単なる架空請求であれば、身に覚えがない以上請求に応じる必要はありませんが、裁判所の手続を悪用する形で請求してきた場合には、注意を要します。

このような手口の架空請求については、以下のように対処する必要があります。


本物か確認する

「裁判所」から支払督促の書類が届いた場合には、身に覚えがなくても放置せず、本当の裁判所からのものであるかを確認することが重要です。

本当の裁判所からの支払督促・少額訴訟の呼出状等であるにもかかわらずこれを放置し、何も対応をしなかった場合には,不利益を受ける恐れがあります。

そこで、まず、本当に裁判所からの通知であるか確認する必要がありますが、悪質な業者が裁判所からの通知であるかのように装って、偽りの連絡先を記載している場合もあり得ます。

その場合、その連絡先にこちらから連絡をすることによって、電話番号等の個人情報を知られてしまう恐れがありますので、書類に記載された連絡先にすぐ連絡をしてはいけません。

まずは、発送元・連絡先が本当の裁判所であるかどうかを、ホームページや消費生活センターなどで確認しましょう。

裁判所の管轄地域・連絡先については、最高裁判所のホームページでも確認することができます。

その上で、本当の裁判所の連絡先に連絡して、自分に対して裁判所の手続が進められているのか、裁判所から通知が出されたのかを確認する必要があります。


本当の裁判所からの通知であると確認できた場合

発送元・連絡先が本当の裁判所であると確認できた場合には、具体的な対応策について弁護士や消費生活センター等に相談する必要があります。

本当の支払督促であった場合

そのまま放置して何も対応しなかった場合には、強制執行されるなどの不利益を被る危険があります。

身に覚えがない請求であれば、支払督促を受け取った日から2週間以内に,裁判所に対して「督促異議の申立て」を行う必要があります。


本当の少額訴訟手続であった場合

そのまま放置して、指定された期日に裁判所に出頭せず、かつ事前に請求を争う旨の書面を裁判所に提出しない場合には、相手方の主張を認めたものとされてしまうため、敗訴する危険があります。

身に覚えのない請求の場合には、指定された期日に裁判所に出頭するとともに、その期日に先立って自分の言い分を記載した「答弁書」という書面を提出しておく必要があります。


本当の裁判所からの通知ではないと確認された場合

こちらから連絡する必要は全くありません。
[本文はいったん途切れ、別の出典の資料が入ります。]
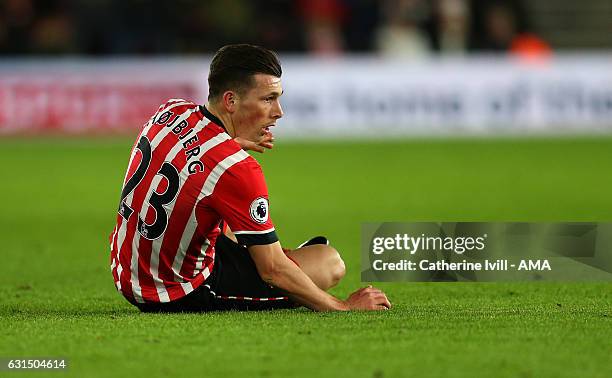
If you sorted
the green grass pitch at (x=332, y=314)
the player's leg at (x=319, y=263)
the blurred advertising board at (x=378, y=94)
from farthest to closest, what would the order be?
the blurred advertising board at (x=378, y=94) < the player's leg at (x=319, y=263) < the green grass pitch at (x=332, y=314)

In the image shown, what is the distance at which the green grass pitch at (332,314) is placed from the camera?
5023 mm

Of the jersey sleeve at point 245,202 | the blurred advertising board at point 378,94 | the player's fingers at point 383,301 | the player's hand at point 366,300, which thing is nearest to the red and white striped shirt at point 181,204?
the jersey sleeve at point 245,202

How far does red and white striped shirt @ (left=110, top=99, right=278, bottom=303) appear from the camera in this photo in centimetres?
582

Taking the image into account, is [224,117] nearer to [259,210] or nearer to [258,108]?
[258,108]

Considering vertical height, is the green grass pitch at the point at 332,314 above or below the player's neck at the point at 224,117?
below

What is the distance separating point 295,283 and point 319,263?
507mm

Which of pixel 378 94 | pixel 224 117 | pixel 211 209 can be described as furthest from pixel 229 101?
pixel 378 94

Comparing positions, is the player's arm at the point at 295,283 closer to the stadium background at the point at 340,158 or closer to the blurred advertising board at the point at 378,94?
the stadium background at the point at 340,158

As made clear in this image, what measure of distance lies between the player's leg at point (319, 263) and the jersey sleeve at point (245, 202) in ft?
1.90

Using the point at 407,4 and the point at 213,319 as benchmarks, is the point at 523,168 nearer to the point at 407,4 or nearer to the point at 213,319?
the point at 407,4

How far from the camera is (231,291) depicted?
630cm

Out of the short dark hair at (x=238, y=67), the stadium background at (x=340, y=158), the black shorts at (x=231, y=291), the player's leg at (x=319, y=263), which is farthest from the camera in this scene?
the player's leg at (x=319, y=263)

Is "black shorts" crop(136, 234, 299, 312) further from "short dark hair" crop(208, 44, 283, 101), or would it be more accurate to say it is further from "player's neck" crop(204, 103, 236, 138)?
"short dark hair" crop(208, 44, 283, 101)

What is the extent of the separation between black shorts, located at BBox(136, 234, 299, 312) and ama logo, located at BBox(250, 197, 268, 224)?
0.54m
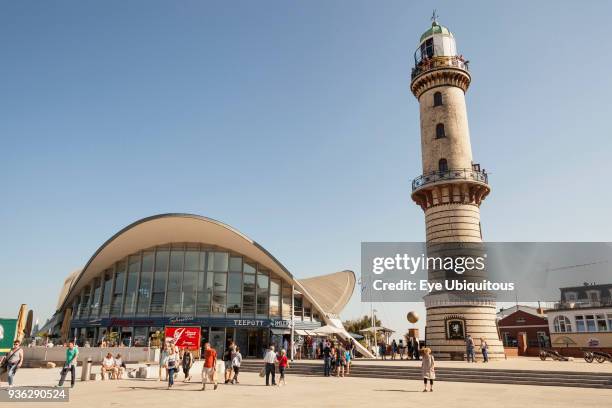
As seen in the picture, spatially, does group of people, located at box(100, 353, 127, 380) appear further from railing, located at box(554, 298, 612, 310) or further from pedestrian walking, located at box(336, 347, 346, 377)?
railing, located at box(554, 298, 612, 310)

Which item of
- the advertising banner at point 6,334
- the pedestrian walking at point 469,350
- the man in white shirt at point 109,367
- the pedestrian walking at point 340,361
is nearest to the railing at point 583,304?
the pedestrian walking at point 469,350

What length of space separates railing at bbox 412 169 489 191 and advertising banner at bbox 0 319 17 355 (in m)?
24.6

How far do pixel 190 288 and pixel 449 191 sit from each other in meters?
22.5

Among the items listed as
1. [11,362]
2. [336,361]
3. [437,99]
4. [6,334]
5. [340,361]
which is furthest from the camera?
[437,99]

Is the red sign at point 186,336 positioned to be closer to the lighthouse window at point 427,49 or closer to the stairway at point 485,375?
the stairway at point 485,375

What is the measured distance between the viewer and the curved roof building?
117ft

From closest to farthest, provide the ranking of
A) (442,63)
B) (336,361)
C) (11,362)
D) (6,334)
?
(11,362) < (6,334) < (336,361) < (442,63)

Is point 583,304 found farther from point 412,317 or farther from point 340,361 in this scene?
point 340,361

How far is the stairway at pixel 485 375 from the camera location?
58.0 feet

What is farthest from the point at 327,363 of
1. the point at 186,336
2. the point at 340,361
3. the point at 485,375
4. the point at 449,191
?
the point at 449,191

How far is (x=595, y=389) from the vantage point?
16.5 metres

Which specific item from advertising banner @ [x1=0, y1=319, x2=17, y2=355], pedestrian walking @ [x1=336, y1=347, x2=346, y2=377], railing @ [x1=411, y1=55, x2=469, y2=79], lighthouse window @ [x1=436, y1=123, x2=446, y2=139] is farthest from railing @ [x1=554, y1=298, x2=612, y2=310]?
advertising banner @ [x1=0, y1=319, x2=17, y2=355]

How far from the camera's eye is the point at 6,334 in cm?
1680

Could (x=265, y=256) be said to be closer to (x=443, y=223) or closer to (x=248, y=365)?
(x=248, y=365)
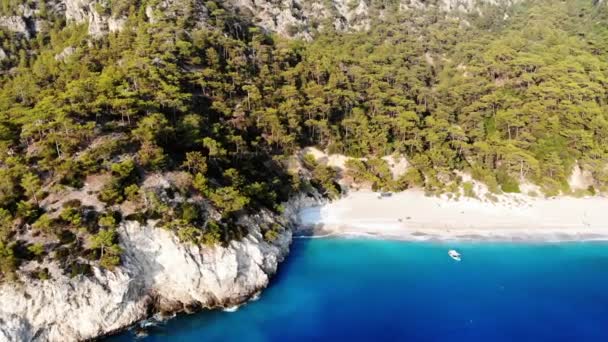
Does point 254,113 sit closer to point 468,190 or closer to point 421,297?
point 468,190

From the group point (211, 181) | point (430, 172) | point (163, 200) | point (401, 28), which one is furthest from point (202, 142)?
point (401, 28)

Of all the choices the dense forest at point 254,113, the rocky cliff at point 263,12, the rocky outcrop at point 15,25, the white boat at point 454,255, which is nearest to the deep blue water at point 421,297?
the white boat at point 454,255

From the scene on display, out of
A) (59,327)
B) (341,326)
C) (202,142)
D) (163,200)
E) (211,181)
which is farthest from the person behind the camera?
(202,142)

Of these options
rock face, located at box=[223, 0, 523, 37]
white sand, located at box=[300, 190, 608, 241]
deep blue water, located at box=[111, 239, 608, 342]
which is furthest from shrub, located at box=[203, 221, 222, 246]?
rock face, located at box=[223, 0, 523, 37]

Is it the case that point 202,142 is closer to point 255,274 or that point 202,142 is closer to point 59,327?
point 255,274

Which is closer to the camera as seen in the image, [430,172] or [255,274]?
[255,274]

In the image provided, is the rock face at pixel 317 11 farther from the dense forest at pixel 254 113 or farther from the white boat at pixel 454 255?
the white boat at pixel 454 255
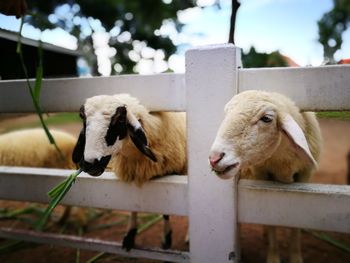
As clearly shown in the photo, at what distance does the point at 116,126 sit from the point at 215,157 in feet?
1.80

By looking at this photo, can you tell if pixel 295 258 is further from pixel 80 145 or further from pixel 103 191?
pixel 80 145

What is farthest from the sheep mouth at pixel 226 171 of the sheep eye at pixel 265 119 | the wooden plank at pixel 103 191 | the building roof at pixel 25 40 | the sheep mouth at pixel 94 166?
the building roof at pixel 25 40

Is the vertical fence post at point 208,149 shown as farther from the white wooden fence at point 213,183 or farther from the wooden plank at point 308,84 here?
the wooden plank at point 308,84

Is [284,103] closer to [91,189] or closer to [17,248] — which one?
[91,189]

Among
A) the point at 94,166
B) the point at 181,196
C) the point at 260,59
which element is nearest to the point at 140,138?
the point at 94,166

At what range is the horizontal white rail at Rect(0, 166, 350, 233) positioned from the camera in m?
1.39

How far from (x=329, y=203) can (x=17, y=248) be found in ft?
7.96

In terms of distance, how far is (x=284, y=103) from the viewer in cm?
141

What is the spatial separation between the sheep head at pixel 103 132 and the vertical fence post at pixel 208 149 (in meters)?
0.28

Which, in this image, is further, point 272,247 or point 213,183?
point 272,247

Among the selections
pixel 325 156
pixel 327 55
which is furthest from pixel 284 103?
pixel 325 156

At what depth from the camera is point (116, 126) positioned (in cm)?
153

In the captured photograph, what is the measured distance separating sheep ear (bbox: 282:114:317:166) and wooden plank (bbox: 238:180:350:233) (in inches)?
9.4

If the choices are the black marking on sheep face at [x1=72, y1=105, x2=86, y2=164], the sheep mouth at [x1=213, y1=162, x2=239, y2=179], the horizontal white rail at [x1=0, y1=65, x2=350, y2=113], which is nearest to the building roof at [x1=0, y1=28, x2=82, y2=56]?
the horizontal white rail at [x1=0, y1=65, x2=350, y2=113]
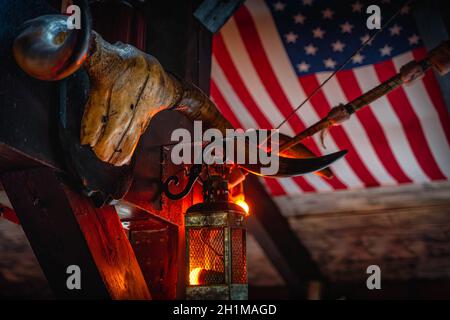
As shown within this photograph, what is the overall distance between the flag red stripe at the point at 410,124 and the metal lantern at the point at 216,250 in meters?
2.40

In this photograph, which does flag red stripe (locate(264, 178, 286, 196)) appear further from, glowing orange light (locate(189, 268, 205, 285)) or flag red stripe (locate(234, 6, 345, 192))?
glowing orange light (locate(189, 268, 205, 285))

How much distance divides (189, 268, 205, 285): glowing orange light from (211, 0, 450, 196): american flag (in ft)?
8.45

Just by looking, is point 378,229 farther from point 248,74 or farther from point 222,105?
point 248,74

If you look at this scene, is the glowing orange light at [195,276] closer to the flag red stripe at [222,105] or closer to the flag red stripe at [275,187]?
the flag red stripe at [222,105]

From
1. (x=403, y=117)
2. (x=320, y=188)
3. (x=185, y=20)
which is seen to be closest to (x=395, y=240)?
(x=320, y=188)

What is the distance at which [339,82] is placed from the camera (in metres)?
4.36

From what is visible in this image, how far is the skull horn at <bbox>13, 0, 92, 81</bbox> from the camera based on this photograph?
156 centimetres

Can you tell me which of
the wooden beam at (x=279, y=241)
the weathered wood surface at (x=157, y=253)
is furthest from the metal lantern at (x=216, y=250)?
the wooden beam at (x=279, y=241)

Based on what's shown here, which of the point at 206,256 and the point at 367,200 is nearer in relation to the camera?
the point at 206,256

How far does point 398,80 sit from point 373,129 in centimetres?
199

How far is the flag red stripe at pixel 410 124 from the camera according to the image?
415cm

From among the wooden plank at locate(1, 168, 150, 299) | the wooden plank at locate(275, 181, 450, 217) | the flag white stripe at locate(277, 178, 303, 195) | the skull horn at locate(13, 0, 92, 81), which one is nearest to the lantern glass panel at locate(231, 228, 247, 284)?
the wooden plank at locate(1, 168, 150, 299)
ただ、不安に思われる場合には、消費生活センター等に相談されることをお勧めします。

簡裁悪用の架空請求、放置すると"本物"の督促に

簡易裁判所の支払督促制度を悪用した架空請求に関する相談が、各地の消費生活センターに寄せられている。

国民生活センターは「これまで『身に覚えのない架空請求は無視するように』と注意してきたが、この手口では通用しない」と警告する。

支払督促は、債権者の申し立てに基づいて行われる。

迅速に争いを解決するために書式が整っていればそのまま認められる。

2003年には全国で約53万件の申し立てがあった。債務者は、支払督促を受けた翌日から2週間以内に異議を申し立てないと、最終的に差し押さえなどの強制執行を受ける可能性がある。